Historians unimpressed by RTÉ 'greatest' shortlist

 

HISTORIANS HAVE expressed reservations over the omission of certain historical figures from RTÉ’s Ireland’s Greatestshortlist.

The five figures in the running to be Ireland’s greatest will be profiled in a series on RTÉ during the autumn, having come top in a public vote to decide Ireland’s greatest man or woman.

The finalists are Mary Robinson, Michael Collins, John Hume, James Connolly and Bono.

Tim Pat Coogan, author of books on Eamon de Valera, the IRA and the 1916 Rising, said there were names missing that defied belief. “It’s popular entertainment. I would have Michael Davitt on the list instead of Bono. Davitt founded the Irish Land League which ultimately forced the British to pass successive Acts that ultimately allowed the dispossessed Catholic Irish to buy land.”

To leave Daniel O’Connell out was “odd”, Coogan said. “Apart from what he did in terms of persuading the British to allow Catholics take seats in Westminster, he was truly international in terms of his legacy. The civil rights movement in the US and Ireland had its roots in what he achieved.

“In terms of our writers, James Joyce is a titan of world literature and is up there with Shakespeare and Dostoyevsky. Parnell should have been on that list as well,” he said.

UCD professor of history Diarmaid Ferriter also said writers deserved more credit. “Where are all the Irish literary giants who have contributed to intellectual life? I think it’s a shame the RTÉ list does not include people like Joyce, Yeats, Beckett and Shaw.

“I would have included Eamon de Valera and Daniel O’Connell on that list,” he said.

Historian Dr Maurice Manning, who is chancellor of the National University of Ireland, described the RTÉ list as being popular but not very scientific and said that if the same poll was conducted 10 years ago, the outcome would more than likely have been different. “Who is to say that Count John McCormack didn’t make a bigger impact in his day than Bono does today?
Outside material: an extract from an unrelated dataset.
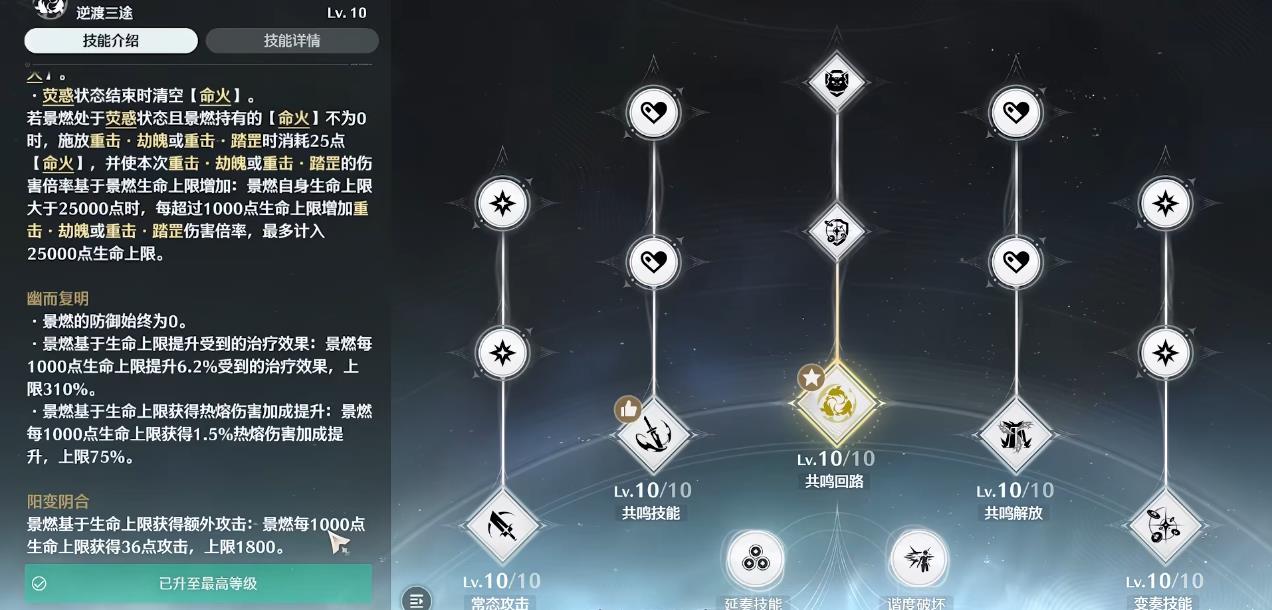 鸣潮景燃怎么玩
“Looking at Michael Collins, one could argue WT Cosgrave or Seán Lemass had a more lasting impact on the development of the country since independence. Any list that omits O’Connell and Parnell raises many questions.”

A spokeswoman for RTÉ said the names were chosen from a poll conducted at the end of 2009 by Ipsos/MRBI, the independent market research agency.

“The public were asked to name the top five people who they considered to be the greatest Irish man or woman who’s ever lived. The public were then asked to vote online for their favourite Irish person over a 12-day period. From this list the final top five contenders were chosen,” she said.